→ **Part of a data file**
--- start ---
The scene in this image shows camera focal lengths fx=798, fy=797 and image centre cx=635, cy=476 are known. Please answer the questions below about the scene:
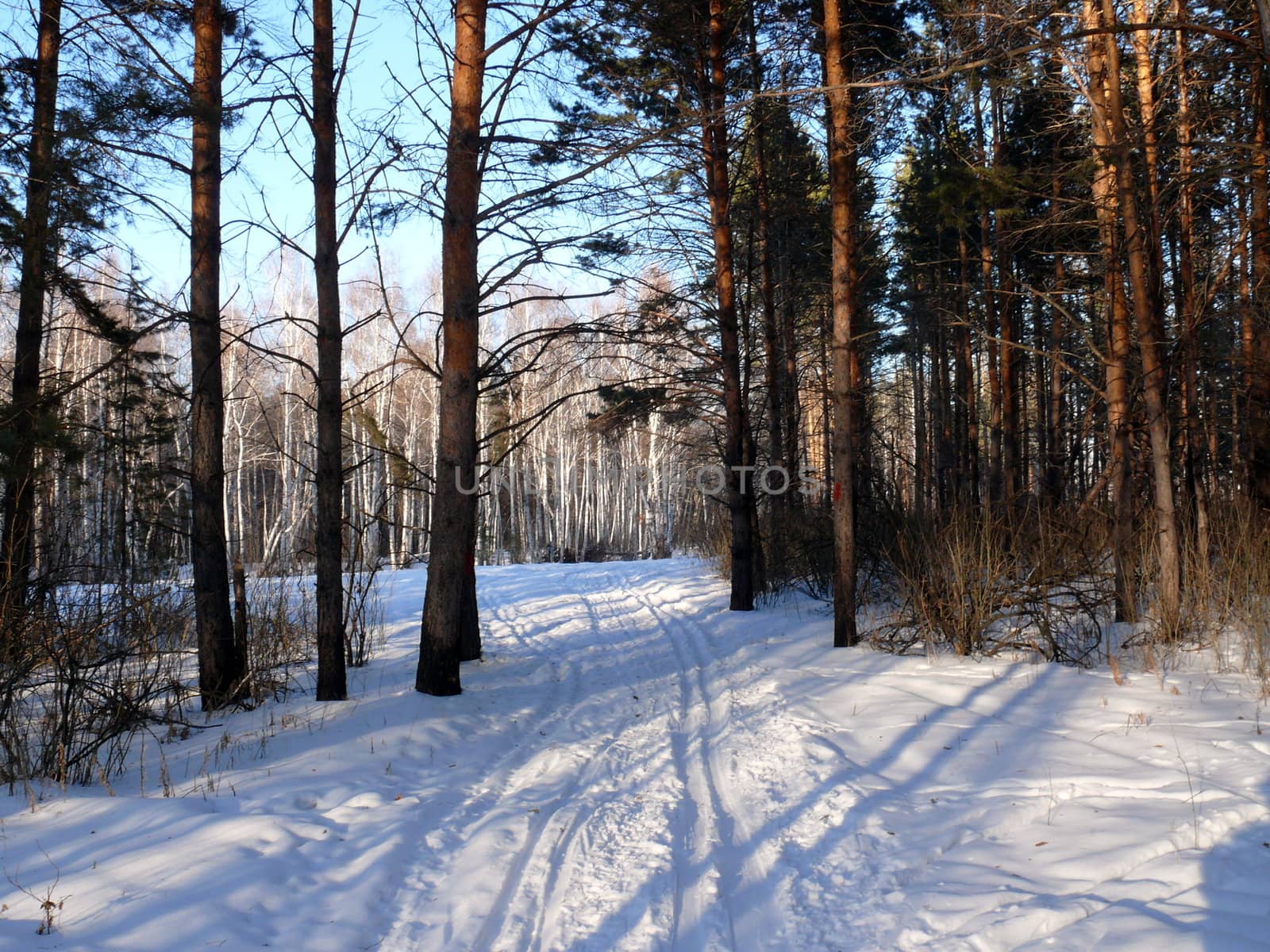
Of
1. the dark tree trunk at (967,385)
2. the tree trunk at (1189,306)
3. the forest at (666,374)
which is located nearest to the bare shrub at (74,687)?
the forest at (666,374)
--- end ---
→ **TO DO**
Write out all the records again, exactly, minus any pictures.

→ **FULL RESPONSE**
The scene in this image shows camera focal lengths fx=798, fy=797 and image centre cx=635, cy=476 are known. Please answer the questions below about the scene:
Of
1. the dark tree trunk at (967,385)
2. the tree trunk at (1189,306)
3. the forest at (666,374)
which is located nearest to the bare shrub at (74,687)?
the forest at (666,374)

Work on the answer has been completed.